- [Material supplied]:

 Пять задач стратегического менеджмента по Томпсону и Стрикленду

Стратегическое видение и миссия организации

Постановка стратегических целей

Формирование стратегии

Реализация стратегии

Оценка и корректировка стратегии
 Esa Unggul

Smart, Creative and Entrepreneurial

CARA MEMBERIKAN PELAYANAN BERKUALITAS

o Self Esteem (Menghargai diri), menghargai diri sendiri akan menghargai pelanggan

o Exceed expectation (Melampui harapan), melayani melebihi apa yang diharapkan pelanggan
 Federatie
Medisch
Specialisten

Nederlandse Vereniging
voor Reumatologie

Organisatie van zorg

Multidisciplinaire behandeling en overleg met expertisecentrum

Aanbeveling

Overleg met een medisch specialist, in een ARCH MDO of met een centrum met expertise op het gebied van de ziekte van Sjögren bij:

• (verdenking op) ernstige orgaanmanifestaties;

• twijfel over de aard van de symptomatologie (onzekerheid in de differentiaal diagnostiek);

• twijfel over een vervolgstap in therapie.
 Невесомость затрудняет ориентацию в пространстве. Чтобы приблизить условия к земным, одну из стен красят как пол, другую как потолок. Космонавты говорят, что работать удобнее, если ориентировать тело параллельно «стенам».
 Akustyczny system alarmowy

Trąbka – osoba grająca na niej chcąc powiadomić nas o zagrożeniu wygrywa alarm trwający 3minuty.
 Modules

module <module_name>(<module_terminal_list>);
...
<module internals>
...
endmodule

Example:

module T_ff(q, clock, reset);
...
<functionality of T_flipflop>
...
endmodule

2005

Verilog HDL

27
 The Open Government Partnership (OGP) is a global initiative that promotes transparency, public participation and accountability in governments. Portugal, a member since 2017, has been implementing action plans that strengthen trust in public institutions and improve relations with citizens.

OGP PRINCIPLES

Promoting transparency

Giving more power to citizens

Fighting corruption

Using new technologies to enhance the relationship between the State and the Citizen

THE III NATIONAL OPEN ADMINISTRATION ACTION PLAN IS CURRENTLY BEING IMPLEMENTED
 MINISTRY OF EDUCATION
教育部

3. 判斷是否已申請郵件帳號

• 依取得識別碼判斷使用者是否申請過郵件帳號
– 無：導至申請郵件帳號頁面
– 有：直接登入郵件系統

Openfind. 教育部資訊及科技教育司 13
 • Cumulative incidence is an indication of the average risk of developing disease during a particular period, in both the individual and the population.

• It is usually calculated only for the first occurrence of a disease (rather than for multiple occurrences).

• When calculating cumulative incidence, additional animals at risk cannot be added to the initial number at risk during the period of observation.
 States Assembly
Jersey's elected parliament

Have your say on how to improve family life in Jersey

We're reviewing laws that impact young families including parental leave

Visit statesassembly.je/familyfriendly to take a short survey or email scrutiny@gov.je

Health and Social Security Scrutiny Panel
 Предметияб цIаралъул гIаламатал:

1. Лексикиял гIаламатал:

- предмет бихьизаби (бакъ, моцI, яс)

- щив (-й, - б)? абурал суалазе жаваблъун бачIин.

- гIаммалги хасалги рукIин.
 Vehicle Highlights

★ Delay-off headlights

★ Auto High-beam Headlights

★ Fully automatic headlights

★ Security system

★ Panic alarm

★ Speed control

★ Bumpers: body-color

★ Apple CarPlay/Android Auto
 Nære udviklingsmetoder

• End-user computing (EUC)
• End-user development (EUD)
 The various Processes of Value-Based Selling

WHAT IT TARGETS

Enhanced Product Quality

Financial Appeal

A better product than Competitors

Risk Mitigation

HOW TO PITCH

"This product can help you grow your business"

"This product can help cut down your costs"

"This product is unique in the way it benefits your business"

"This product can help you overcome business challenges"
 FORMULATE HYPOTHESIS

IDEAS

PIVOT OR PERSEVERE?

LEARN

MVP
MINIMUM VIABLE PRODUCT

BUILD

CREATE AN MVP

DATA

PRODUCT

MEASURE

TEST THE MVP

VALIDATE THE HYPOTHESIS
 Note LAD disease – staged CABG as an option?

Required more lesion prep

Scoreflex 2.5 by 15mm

- [Task description]: Copy each line of the material exactly as written.

- [Worked solution]:
 Пять задач стратегического менеджмента по Томпсону и Стрикленду

Стратегическое видение и миссия организации

Постановка стратегических целей

Формирование стратегии

Реализация стратегии

Оценка и корректировка стратегии
 Esa Unggul

Smart, Creative and Entrepreneurial

CARA MEMBERIKAN PELAYANAN BERKUALITAS

o Self Esteem (Menghargai diri), menghargai diri sendiri akan menghargai pelanggan

o Exceed expectation (Melampui harapan), melayani melebihi apa yang diharapkan pelanggan
 Federatie
Medisch
Specialisten

Nederlandse Vereniging
voor Reumatologie

Organisatie van zorg

Multidisciplinaire behandeling en overleg met expertisecentrum

Aanbeveling

Overleg met een medisch specialist, in een ARCH MDO of met een centrum met expertise op het gebied van de ziekte van Sjögren bij:

• (verdenking op) ernstige orgaanmanifestaties;

• twijfel over de aard van de symptomatologie (onzekerheid in de differentiaal diagnostiek);

• twijfel over een vervolgstap in therapie.
 Невесомость затрудняет ориентацию в пространстве. Чтобы приблизить условия к земным, одну из стен красят как пол, другую как потолок. Космонавты говорят, что работать удобнее, если ориентировать тело параллельно «стенам».
 Akustyczny system alarmowy

Trąbka – osoba grająca na niej chcąc powiadomić nas o zagrożeniu wygrywa alarm trwający 3minuty.
 Modules

module <module_name>(<module_terminal_list>);
...
<module internals>
...
endmodule

Example:

module T_ff(q, clock, reset);
...
<functionality of T_flipflop>
...
endmodule

2005

Verilog HDL

27
 The Open Government Partnership (OGP) is a global initiative that promotes transparency, public participation and accountability in governments. Portugal, a member since 2017, has been implementing action plans that strengthen trust in public institutions and improve relations with citizens.

OGP PRINCIPLES

Promoting transparency

Giving more power to citizens

Fighting corruption

Using new technologies to enhance the relationship between the State and the Citizen

THE III NATIONAL OPEN ADMINISTRATION ACTION PLAN IS CURRENTLY BEING IMPLEMENTED
 MINISTRY OF EDUCATION
教育部

3. 判斷是否已申請郵件帳號

• 依取得識別碼判斷使用者是否申請過郵件帳號
– 無：導至申請郵件帳號頁面
– 有：直接登入郵件系統

Openfind. 教育部資訊及科技教育司 13
 • Cumulative incidence is an indication of the average risk of developing disease during a particular period, in both the individual and the population.

• It is usually calculated only for the first occurrence of a disease (rather than for multiple occurrences).

• When calculating cumulative incidence, additional animals at risk cannot be added to the initial number at risk during the period of observation.
 States Assembly
Jersey's elected parliament

Have your say on how to improve family life in Jersey

We're reviewing laws that impact young families including parental leave

Visit statesassembly.je/familyfriendly to take a short survey or email scrutiny@gov.je

Health and Social Security Scrutiny Panel
 Предметияб цIаралъул гIаламатал:

1. Лексикиял гIаламатал:

- предмет бихьизаби (бакъ, моцI, яс)

- щив (-й, - б)? абурал суалазе жаваблъун бачIин.

- гIаммалги хасалги рукIин.
 Vehicle Highlights

★ Delay-off headlights

★ Auto High-beam Headlights

★ Fully automatic headlights

★ Security system

★ Panic alarm

★ Speed control

★ Bumpers: body-color

★ Apple CarPlay/Android Auto
 Nære udviklingsmetoder

• End-user computing (EUC)
• End-user development (EUD)
 The various Processes of Value-Based Selling

WHAT IT TARGETS

Enhanced Product Quality

Financial Appeal

A better product than Competitors

Risk Mitigation

HOW TO PITCH

"This product can help you grow your business"

"This product can help cut down your costs"

"This product is unique in the way it benefits your business"

"This product can help you overcome business challenges"
 FORMULATE HYPOTHESIS

IDEAS

PIVOT OR PERSEVERE?

LEARN

MVP
MINIMUM VIABLE PRODUCT

BUILD

CREATE AN MVP

DATA

PRODUCT

MEASURE

TEST THE MVP

VALIDATE THE HYPOTHESIS
 Note LAD disease – staged CABG as an option?

Required more lesion prep

Scoreflex 2.5 by 15mm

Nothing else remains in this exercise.